Let’s be clear. The War Powers Resolution is a joke. It is facially unconstitutional from its premise that Congress is the super-duper commander-in-chief of the armed forces when it claims “The constitutional powers of the President as Commander-in-Chief to introduce United States Armed Forces into hostilities, or into situations where imminent involvement in hostilities is clearly indicated by the circumstances, are exercised only pursuant to (1) a declaration of war, (2) specific statutory authorization, or (3) a national emergency created by attack upon the United States, its territories or possessions, or its armed forces.” That has not been true since President George Washington sent the U.S. Army and Lieutenant Colonel Josiah Harmer to run the Indians out of the Northwest Territories.

The law was imposed on a scandal-weakened Richard Nixon, and since that time, both presidents and Congress have pretended it has the force of law. A president has invoked it on only one occasion. President Gerald Ford did so on May 15, 1975, in conjunction with the SS Mayaguez Incident, and the subsequent U.S. Marines assaulted Koh Tang Island. It was not complied with for the invasions of Grenada and Panama, or the intervention in Yugoslavia.

Congress has used the War Powers Resolution twice to force an end to combat. Both times, the president was very happy to go along with the fiction that Congress had ended the conflict. The first time was the end of U.S. involvement under President Reagan in Lebanon in 1983. Reagan signed the War Powers Resolution limiting U.S. involvement to 18 months, but he did so saying, “while he agreed with the resolution to authorize force, he could not ‘cede any of the authority vested in me under the Constitution as President and as Commander in Chief of United States Armed Forces’.” 





The second time was getting Bill Clinton out of Somalia in 1995. Notably, in conjunction wth Clinton sending troops to Haiti, he said, “[l]ike my predecessors of both parties, I have not agreed that I was constitutionally mandated to get” congressional approval for a military action.

Congress tried to use the War Powers Resolution to force President Trump to end involvement in Yemen and Iran; President Trump vetoed both resolutions (here | here).

The bottom line here is that presidents of all parties have ignored the War Powers Resolution except when it was politically advantageous to pay attention to it. Trump stiff-arming his political enemies is not the same as breaking an unenforceable law. The War Powers Resolution isn’t used because it is virtually impossible to force a president who opposes it to go along with it. The commander-in-chief does not answer to Congress on military operations. If Congress objects, then it can stop funding the operation. Finally, the War Powers Resolution is blatantly, facially unconstitutional. Everyone knows that, and the reason no one in Congress has ever sued to have it enforced is that they know how that movie ends. 

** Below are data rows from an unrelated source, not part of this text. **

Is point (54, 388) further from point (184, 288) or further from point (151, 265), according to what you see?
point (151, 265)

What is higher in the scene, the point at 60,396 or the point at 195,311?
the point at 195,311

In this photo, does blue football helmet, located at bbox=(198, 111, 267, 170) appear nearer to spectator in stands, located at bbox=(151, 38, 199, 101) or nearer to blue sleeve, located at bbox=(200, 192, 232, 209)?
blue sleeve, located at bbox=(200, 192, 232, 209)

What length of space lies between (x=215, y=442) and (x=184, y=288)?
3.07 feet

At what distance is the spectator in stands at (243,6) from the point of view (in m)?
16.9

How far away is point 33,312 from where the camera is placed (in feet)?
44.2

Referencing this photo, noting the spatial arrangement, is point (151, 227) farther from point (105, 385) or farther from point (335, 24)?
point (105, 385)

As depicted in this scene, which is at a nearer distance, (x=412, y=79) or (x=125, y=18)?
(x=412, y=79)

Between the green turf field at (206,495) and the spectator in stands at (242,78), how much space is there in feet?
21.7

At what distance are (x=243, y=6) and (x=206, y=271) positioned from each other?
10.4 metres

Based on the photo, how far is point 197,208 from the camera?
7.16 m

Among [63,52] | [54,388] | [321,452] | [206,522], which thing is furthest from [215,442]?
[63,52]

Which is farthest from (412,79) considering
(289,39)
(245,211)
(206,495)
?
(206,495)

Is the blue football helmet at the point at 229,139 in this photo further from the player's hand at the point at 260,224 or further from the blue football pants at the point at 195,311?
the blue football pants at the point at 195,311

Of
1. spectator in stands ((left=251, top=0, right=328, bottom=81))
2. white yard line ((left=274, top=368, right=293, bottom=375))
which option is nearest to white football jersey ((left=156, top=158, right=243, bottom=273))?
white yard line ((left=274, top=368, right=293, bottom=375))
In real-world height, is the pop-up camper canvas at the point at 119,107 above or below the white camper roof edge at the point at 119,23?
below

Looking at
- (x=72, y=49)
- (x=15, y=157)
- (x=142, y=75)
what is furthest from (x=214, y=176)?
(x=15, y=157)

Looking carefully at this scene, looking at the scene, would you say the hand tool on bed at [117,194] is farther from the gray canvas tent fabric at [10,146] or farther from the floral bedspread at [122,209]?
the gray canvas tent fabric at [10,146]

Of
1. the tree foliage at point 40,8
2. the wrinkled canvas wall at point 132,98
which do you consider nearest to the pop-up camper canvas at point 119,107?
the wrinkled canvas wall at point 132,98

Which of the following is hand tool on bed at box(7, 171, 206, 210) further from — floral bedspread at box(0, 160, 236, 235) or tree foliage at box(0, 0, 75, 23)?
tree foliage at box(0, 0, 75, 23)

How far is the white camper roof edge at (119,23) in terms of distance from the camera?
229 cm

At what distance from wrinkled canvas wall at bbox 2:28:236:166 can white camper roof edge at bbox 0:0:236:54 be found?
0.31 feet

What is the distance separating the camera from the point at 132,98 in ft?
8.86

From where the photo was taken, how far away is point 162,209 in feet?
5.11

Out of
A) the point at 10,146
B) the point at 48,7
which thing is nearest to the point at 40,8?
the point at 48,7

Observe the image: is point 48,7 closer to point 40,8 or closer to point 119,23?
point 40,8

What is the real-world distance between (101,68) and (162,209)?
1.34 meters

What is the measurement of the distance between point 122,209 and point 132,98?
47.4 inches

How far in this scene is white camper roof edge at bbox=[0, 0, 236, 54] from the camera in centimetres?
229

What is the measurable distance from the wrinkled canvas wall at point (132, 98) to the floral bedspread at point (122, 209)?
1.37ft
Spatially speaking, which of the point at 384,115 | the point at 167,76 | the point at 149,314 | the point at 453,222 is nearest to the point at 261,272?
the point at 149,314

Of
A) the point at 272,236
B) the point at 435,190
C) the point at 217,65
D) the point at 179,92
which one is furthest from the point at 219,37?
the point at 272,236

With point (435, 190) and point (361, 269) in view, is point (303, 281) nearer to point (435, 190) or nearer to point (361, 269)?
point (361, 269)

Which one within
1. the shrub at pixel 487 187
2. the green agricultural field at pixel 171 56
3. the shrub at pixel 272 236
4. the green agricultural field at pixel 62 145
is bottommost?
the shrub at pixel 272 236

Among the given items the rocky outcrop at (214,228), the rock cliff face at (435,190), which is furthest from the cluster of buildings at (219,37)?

Given everything about the issue, one really wonders why the Democrats are going after Trump so hard to leave the drug cartels alone when, by all accounts, it is overwhelmingly popular. I mean, unless money was involved somehow.





On this issue, I think President Trump is right on two major points. First, there are no “imminent hostilities.” Second, the law does not imagine a conflict taking place in international waters:

1) into hostilities or into situations where imminent involvement in hostilities is clearly indicated by the circumstances;

(2) into the territory, airspace or waters of a foreign nation, while equipped for combat, except for deployments which relate solely to supply, replacement, repair, or training of such forces; or

(3) in numbers which substantially enlarge United States Armed Forces equipped for combat already located in a foreign nation;

If any of the people whinging about this subject are that upset, they can introduce a resolution, pass it through both the Senate and the House, have President Trump veto it, and then override his veto. The last thing President Trump should do is cede any executive power to this collection of nincompoops who really don’t care if Americans get killed, but they care a great deal about damaging President Trump.